Convert the lines of the records, from the line containing "In the image, is" through the end of the records, into a numbered list, leaving out any blank lines.

=-=-=

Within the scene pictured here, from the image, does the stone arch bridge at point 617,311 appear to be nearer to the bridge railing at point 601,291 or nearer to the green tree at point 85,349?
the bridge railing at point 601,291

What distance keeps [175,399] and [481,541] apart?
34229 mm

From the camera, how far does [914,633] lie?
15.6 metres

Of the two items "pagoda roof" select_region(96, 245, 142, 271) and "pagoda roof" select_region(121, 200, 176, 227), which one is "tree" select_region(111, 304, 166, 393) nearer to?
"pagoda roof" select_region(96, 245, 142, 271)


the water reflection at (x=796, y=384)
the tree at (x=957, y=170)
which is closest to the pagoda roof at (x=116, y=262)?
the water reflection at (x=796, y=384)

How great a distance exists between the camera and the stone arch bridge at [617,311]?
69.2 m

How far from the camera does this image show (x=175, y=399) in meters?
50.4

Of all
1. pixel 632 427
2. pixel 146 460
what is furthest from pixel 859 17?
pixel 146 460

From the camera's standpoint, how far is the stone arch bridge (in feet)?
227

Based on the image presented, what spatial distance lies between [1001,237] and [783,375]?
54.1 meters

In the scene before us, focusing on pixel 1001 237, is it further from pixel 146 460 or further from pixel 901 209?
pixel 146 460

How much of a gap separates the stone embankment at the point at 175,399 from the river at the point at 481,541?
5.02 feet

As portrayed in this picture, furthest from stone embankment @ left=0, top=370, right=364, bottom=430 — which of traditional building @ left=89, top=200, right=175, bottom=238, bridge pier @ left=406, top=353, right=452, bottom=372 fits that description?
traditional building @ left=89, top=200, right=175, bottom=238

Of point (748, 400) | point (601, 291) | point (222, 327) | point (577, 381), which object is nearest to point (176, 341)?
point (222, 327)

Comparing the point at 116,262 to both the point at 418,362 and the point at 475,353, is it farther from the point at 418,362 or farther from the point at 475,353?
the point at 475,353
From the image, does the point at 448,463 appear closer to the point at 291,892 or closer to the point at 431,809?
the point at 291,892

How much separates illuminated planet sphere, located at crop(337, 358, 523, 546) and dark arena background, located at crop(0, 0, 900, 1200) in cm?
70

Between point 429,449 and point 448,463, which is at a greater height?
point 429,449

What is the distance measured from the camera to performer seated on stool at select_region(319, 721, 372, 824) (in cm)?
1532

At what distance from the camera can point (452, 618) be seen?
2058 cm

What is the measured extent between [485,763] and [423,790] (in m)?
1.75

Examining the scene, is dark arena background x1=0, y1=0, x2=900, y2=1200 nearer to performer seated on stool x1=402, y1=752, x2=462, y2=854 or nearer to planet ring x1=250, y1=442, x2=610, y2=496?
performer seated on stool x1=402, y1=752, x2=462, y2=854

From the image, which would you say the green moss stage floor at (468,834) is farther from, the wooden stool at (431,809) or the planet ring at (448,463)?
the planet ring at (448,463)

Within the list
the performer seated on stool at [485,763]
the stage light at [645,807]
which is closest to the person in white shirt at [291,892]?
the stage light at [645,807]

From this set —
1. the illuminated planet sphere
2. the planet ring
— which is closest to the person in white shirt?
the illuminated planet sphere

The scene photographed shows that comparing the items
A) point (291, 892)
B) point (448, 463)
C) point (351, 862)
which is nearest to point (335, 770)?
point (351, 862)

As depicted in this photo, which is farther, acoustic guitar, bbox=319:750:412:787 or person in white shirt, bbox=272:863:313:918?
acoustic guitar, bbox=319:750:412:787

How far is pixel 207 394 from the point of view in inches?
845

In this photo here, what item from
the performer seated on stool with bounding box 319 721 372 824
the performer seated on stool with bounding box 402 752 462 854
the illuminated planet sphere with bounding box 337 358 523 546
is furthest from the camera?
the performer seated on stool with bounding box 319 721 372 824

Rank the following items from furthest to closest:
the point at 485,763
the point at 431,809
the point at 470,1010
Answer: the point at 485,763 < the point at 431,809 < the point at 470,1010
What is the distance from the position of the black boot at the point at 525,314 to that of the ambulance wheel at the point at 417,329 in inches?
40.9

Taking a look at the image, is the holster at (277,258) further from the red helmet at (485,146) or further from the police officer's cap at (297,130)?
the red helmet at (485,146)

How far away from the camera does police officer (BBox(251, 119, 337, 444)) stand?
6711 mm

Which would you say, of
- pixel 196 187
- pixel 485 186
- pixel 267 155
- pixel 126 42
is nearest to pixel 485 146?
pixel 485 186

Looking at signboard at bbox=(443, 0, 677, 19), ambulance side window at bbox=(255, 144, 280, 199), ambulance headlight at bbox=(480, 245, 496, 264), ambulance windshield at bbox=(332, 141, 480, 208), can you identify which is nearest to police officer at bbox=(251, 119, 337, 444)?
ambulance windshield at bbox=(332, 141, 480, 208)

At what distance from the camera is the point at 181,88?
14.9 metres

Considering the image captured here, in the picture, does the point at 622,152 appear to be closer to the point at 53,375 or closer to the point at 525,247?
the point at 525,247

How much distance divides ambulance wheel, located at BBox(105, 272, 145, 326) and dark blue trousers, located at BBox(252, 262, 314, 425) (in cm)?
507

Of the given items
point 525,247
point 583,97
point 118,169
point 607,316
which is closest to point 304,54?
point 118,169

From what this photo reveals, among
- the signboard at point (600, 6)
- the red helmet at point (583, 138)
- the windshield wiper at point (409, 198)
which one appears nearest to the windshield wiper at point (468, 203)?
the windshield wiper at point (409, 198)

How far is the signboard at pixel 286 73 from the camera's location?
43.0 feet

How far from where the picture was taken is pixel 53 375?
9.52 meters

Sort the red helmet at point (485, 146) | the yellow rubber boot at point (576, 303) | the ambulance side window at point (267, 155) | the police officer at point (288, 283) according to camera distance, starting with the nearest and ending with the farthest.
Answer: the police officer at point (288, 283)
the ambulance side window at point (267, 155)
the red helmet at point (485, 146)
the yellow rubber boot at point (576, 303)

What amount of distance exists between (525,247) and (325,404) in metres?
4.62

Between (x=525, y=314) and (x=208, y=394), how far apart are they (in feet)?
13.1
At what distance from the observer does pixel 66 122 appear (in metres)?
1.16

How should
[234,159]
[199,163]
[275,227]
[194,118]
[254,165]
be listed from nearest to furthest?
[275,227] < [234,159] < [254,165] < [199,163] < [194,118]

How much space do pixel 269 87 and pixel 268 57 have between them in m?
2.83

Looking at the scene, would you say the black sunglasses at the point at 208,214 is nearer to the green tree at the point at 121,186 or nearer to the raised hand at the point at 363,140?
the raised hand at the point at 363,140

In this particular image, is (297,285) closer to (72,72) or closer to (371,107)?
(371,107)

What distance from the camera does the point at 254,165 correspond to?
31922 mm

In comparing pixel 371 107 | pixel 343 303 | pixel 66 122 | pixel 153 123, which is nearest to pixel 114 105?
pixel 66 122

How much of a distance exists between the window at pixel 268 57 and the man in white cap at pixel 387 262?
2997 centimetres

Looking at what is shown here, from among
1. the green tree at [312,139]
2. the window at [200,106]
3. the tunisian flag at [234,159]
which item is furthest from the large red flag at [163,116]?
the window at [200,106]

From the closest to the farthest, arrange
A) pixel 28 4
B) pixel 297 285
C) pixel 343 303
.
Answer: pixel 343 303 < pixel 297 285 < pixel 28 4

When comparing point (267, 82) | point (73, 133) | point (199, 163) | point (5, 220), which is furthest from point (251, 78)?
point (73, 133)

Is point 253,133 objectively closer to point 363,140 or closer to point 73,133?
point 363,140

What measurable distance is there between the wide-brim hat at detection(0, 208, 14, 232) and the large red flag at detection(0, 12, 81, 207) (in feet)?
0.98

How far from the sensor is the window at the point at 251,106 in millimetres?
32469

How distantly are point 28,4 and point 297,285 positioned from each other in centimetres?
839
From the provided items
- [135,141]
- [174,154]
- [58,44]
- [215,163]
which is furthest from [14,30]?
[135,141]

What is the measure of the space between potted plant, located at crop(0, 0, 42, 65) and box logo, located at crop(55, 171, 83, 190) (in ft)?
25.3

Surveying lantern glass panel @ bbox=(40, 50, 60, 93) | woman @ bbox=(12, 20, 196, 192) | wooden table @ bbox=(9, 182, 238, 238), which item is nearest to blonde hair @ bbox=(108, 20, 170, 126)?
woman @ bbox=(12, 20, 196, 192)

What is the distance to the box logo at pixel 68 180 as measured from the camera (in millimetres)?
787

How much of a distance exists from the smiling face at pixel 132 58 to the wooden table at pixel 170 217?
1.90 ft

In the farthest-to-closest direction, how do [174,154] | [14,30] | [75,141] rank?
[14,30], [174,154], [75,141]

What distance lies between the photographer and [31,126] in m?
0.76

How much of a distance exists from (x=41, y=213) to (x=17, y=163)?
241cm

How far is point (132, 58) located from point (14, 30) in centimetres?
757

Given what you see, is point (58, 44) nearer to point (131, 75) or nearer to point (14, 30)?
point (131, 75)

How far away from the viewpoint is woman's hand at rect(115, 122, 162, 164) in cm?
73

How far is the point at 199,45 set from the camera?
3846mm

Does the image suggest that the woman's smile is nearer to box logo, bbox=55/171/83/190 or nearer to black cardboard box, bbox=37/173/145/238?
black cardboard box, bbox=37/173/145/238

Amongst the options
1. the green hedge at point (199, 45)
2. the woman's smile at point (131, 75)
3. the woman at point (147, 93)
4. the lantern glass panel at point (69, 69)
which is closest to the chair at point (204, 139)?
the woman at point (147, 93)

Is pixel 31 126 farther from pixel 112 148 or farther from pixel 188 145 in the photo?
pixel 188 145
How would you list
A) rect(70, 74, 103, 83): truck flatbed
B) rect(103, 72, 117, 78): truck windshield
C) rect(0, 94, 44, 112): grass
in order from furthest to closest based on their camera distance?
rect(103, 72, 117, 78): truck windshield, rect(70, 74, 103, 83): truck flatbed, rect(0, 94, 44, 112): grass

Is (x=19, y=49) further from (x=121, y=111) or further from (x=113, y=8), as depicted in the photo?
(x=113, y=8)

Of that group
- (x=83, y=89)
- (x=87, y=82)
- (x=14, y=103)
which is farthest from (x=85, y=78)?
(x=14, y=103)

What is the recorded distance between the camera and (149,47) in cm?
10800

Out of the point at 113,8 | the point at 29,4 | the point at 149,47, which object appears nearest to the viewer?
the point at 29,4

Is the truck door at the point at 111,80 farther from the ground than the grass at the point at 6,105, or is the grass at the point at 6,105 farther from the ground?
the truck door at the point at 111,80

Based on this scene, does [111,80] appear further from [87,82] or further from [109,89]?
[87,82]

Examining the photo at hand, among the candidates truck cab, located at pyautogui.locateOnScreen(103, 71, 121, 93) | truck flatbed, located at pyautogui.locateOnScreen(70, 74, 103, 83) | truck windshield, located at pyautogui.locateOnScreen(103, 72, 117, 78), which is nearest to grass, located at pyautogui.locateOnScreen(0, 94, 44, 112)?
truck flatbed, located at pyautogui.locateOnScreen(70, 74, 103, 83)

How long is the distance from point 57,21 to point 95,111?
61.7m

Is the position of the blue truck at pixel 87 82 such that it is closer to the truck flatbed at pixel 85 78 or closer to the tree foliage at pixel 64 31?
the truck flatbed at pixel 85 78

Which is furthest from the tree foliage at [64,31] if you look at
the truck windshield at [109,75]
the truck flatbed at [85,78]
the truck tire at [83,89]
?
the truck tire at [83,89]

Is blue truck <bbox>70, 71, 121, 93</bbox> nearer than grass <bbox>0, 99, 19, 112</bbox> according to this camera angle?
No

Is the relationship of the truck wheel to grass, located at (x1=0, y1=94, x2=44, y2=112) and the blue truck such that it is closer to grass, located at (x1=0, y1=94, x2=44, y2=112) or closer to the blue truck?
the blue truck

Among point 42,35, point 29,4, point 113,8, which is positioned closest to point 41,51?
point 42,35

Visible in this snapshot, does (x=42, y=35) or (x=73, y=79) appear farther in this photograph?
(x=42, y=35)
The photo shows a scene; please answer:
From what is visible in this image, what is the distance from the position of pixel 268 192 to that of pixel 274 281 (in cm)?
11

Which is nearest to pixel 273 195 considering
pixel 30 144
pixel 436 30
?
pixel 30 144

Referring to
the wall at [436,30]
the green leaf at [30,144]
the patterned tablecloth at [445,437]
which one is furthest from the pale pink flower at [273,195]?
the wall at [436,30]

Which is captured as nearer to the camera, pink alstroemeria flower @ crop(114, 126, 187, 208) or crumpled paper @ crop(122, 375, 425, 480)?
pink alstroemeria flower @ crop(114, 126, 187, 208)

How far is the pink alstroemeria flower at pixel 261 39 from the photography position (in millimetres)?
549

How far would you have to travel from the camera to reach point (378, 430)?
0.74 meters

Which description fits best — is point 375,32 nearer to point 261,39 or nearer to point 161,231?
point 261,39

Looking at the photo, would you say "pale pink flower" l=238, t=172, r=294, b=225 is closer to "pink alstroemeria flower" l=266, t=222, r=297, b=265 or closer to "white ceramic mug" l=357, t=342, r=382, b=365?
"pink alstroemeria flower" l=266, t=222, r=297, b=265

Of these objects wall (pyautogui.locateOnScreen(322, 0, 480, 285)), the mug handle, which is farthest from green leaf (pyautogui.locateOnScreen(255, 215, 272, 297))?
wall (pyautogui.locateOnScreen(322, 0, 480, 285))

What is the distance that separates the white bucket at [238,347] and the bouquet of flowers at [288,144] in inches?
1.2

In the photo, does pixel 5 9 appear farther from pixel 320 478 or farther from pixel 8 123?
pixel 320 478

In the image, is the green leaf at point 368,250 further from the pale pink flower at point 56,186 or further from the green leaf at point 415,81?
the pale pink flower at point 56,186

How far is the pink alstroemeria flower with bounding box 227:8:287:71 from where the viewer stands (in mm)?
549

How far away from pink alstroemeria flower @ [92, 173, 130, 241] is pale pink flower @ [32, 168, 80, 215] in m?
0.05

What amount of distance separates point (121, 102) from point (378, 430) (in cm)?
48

=-=-=

§ **Result**
1. In the image, is the green leaf at point 368,250 further from the pale pink flower at point 56,186 or further from the green leaf at point 415,81?
2. the pale pink flower at point 56,186
3. How far is the pink alstroemeria flower with bounding box 227:8:287:71 from where the viewer stands (in mm)?
4. 549
5. How far away from pink alstroemeria flower @ [92, 173, 130, 241] is pale pink flower @ [32, 168, 80, 215] in m?
6. 0.05
7. What amount of distance separates point (121, 102) from point (378, 430) (in cm)?
8. 48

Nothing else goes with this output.